• _Written exercise_:
Extract each line from the items below that contains the word "viewer".

• _Materials provided_:

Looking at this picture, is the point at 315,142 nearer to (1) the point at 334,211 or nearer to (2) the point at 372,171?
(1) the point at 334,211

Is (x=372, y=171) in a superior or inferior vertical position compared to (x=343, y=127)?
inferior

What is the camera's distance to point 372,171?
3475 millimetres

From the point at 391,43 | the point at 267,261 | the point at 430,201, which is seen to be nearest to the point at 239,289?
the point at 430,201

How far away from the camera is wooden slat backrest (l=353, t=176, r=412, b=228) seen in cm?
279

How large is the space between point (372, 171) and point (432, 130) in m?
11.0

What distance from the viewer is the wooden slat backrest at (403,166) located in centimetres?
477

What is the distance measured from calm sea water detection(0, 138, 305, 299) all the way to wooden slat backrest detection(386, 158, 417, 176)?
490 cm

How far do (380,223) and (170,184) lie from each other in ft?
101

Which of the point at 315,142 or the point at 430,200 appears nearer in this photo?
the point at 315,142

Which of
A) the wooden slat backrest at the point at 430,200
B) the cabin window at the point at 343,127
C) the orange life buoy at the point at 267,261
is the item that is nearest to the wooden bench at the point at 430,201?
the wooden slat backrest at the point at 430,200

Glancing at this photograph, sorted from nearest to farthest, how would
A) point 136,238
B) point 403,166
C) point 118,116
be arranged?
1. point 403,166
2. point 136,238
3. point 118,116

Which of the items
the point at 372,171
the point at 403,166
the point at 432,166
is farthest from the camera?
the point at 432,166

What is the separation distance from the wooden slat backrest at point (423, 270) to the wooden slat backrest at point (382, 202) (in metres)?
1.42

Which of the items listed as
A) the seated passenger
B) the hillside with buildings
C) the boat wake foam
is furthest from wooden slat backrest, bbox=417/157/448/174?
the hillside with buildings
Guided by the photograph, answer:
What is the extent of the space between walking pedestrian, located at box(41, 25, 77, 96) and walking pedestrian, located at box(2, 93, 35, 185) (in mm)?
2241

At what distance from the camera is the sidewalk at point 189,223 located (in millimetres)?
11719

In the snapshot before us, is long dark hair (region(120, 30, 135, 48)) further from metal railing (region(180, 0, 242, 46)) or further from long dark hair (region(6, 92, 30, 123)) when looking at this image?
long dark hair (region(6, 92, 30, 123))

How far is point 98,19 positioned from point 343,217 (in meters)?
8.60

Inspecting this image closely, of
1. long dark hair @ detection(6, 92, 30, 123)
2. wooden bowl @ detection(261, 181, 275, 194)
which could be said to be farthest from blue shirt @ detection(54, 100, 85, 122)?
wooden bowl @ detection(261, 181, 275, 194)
...
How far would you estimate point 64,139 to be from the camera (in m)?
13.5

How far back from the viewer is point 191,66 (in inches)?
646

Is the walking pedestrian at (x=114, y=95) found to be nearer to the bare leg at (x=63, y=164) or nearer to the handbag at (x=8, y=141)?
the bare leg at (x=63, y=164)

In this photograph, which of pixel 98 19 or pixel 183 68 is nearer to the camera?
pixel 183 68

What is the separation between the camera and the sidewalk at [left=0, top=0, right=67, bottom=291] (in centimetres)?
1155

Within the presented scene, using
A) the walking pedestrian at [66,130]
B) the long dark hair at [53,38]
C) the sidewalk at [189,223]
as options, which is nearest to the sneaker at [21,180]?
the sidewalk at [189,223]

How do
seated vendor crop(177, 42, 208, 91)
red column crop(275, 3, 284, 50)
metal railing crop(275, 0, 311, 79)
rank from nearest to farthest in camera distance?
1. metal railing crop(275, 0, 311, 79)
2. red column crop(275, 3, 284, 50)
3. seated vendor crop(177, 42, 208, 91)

• _Task response_:
What distance from the viewer is the wooden slat backrest at (403,166) located in centimetres?
How far back from the viewer is point 191,66 (in inches)?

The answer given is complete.